» INFORMATION GIVEN:
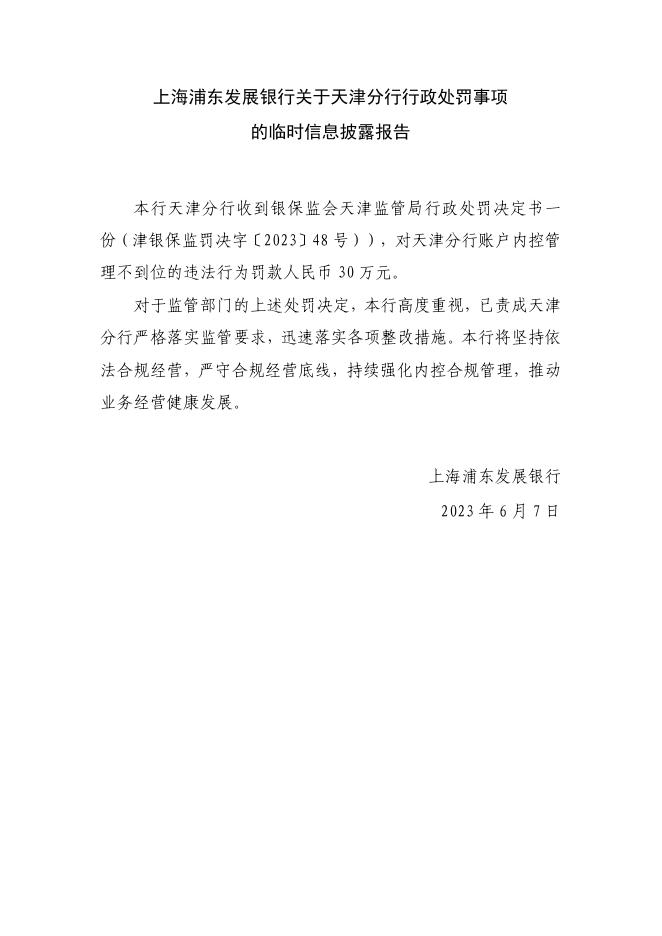 上海浦东发展银行关于天津分行行政处罚事项的临时信息披露报告

本行天津分行收到银保监会天津监管局行政处罚决定书一份（津银保监罚决字〔2023〕48号）），对天津分行账户内控管理不到位的违法行为罚款人民币30万元。

对于监管部门的上述处罚决定，本行高度重视，已责成天津分行严格落实监管要求，迅速落实各项整改措施。本行将坚持依法合规经营，严守合规经营底线，持续强化内控合规管理，推动业务经营健康发展。

上海浦东发展银行

2023年6月7日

» TASK PROMPT:
Starting from the line holding "本行天津分行收到银保监会天津", restate the remaining lines of the data word for word, including the last.

» SOLUTION FOR THIS EXERCISE:
本行天津分行收到银保监会天津监管局行政处罚决定书一份（津银保监罚决字〔2023〕48号）），对天津分行账户内控管理不到位的违法行为罚款人民币30万元。

对于监管部门的上述处罚决定，本行高度重视，已责成天津分行严格落实监管要求，迅速落实各项整改措施。本行将坚持依法合规经营，严守合规经营底线，持续强化内控合规管理，推动业务经营健康发展。

上海浦东发展银行

2023年6月7日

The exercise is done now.